◆ STATED EXERCISE: Starting at the line that holds "Out of the window", set down each line through the end of the listing, exactly as written and with nothing added.

◆ GIVEN ENTRIES:
******

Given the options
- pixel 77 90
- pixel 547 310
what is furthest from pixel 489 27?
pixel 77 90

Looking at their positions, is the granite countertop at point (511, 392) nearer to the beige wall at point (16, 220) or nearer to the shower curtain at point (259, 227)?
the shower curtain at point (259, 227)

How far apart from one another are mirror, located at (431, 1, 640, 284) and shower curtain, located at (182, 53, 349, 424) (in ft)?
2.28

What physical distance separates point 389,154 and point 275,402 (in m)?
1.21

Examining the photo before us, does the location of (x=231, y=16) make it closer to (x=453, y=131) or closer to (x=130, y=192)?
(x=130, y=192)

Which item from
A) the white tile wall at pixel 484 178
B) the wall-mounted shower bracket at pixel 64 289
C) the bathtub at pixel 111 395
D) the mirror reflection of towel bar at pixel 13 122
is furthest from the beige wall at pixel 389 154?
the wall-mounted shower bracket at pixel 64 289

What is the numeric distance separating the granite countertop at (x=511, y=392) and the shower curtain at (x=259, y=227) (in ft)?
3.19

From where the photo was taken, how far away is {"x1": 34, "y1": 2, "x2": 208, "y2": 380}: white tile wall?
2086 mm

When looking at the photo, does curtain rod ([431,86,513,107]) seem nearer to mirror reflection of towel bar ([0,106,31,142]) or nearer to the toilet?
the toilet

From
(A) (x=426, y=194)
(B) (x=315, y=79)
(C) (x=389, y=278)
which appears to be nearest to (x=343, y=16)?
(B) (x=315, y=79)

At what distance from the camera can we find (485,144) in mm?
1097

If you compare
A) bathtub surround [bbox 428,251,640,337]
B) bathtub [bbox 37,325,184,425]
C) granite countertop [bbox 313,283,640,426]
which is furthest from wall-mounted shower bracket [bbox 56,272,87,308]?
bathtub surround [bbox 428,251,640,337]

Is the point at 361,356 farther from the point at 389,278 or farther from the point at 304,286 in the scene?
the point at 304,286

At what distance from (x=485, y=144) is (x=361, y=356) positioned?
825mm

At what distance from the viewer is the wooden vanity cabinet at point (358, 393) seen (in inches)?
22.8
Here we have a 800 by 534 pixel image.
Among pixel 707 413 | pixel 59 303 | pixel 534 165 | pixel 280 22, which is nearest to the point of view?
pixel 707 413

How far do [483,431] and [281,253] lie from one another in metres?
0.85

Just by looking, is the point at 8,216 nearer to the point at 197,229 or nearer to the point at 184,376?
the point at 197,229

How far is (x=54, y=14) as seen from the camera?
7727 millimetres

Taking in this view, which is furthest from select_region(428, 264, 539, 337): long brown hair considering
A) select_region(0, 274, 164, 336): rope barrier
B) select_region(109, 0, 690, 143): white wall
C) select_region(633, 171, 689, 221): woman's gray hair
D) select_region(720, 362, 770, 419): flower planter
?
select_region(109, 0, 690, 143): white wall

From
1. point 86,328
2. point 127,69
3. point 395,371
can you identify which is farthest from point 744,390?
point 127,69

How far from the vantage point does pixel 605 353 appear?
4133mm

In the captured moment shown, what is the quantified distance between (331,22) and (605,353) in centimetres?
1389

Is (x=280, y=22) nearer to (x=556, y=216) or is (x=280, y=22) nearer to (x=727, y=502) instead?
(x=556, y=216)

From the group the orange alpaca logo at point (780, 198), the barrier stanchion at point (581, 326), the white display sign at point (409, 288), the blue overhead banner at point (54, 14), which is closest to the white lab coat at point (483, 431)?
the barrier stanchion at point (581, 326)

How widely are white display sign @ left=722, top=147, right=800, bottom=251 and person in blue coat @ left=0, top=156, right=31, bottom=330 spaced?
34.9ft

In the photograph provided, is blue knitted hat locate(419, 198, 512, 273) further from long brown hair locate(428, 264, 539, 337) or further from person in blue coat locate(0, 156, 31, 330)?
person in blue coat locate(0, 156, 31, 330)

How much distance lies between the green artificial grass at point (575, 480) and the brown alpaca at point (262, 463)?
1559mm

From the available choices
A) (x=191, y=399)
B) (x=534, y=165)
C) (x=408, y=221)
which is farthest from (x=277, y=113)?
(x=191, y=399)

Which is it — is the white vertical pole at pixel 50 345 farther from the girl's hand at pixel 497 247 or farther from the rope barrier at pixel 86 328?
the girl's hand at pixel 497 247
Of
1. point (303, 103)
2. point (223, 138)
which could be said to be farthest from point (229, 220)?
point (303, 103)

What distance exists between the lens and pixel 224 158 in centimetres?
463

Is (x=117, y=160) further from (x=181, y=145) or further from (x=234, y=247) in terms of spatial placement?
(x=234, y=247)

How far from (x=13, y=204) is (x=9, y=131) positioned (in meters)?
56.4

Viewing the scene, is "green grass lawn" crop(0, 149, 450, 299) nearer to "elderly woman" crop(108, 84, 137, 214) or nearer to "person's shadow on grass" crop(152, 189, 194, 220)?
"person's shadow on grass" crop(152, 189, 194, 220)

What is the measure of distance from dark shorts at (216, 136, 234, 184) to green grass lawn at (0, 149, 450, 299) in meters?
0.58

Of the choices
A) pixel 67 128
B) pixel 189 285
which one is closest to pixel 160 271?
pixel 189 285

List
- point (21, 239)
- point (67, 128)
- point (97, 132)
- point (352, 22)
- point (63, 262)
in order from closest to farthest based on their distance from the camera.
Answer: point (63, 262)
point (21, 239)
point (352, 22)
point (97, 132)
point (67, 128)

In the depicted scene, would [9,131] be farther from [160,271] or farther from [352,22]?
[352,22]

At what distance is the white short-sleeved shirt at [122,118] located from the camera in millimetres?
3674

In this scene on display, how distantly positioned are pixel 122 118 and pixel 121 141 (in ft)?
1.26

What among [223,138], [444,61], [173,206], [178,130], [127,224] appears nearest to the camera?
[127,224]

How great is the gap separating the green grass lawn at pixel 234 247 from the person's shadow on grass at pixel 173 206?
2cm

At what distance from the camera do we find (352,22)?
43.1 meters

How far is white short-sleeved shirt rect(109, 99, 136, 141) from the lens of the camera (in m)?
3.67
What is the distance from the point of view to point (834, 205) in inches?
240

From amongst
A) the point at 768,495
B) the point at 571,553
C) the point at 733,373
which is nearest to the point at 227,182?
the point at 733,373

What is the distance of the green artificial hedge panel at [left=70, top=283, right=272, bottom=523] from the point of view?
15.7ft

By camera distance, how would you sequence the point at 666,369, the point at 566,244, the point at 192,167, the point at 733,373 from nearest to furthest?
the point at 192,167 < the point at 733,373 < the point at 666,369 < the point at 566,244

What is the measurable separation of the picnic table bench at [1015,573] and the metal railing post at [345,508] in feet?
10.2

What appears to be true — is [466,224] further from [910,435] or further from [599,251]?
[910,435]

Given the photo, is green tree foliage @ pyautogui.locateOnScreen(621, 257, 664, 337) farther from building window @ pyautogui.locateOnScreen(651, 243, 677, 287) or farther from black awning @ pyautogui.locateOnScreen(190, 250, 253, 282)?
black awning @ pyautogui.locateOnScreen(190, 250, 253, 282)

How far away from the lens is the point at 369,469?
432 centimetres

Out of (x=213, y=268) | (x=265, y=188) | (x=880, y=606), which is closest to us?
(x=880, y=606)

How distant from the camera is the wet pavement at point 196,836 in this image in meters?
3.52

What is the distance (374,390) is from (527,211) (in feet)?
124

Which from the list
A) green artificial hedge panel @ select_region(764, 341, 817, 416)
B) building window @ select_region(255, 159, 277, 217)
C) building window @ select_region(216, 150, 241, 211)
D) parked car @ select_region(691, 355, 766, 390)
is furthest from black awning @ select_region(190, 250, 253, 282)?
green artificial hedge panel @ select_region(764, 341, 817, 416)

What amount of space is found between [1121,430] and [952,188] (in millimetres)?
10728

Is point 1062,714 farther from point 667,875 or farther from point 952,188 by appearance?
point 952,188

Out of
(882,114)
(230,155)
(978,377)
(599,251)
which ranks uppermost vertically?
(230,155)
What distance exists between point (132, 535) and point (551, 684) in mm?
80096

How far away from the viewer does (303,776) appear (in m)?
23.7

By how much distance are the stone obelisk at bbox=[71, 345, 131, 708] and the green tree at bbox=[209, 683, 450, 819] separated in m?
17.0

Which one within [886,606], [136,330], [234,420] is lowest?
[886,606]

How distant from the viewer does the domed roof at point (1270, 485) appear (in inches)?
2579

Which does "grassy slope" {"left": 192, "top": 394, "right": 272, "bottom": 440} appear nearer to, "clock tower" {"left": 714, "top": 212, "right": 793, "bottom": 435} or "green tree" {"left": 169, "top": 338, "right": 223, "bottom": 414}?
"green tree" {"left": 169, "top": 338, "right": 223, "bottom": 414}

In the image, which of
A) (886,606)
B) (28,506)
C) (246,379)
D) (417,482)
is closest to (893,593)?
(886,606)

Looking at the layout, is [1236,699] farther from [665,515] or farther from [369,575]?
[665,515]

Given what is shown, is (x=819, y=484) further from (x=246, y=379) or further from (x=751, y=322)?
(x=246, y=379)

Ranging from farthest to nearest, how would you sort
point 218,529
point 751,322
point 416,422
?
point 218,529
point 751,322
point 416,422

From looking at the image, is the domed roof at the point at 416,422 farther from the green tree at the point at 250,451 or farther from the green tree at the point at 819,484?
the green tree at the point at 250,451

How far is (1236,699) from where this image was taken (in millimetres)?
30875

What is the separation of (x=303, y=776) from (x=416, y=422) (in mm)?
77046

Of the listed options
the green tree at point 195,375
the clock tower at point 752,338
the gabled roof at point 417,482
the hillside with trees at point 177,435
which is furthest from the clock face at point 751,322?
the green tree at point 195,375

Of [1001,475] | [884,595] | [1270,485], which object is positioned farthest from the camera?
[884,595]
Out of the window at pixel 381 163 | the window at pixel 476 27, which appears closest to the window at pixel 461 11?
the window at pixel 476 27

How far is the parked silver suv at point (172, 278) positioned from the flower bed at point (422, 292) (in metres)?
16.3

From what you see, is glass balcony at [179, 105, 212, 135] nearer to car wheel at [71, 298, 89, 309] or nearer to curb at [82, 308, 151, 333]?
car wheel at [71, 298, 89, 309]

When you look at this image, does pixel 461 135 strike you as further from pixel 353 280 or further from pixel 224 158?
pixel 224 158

******

◆ WRITTEN REPLY:
Out of the window at pixel 381 163 | the window at pixel 476 27, which appears closest to the window at pixel 461 11?
the window at pixel 476 27

How far is the parked silver suv at point (172, 278) positioned from the flower bed at point (422, 292) (in metres)?
16.3

From what you see, is glass balcony at [179, 105, 212, 135] nearer to car wheel at [71, 298, 89, 309] or nearer to curb at [82, 308, 151, 333]?
car wheel at [71, 298, 89, 309]

When you look at this image, does pixel 461 135 strike you as further from pixel 353 280 or further from pixel 224 158?
pixel 224 158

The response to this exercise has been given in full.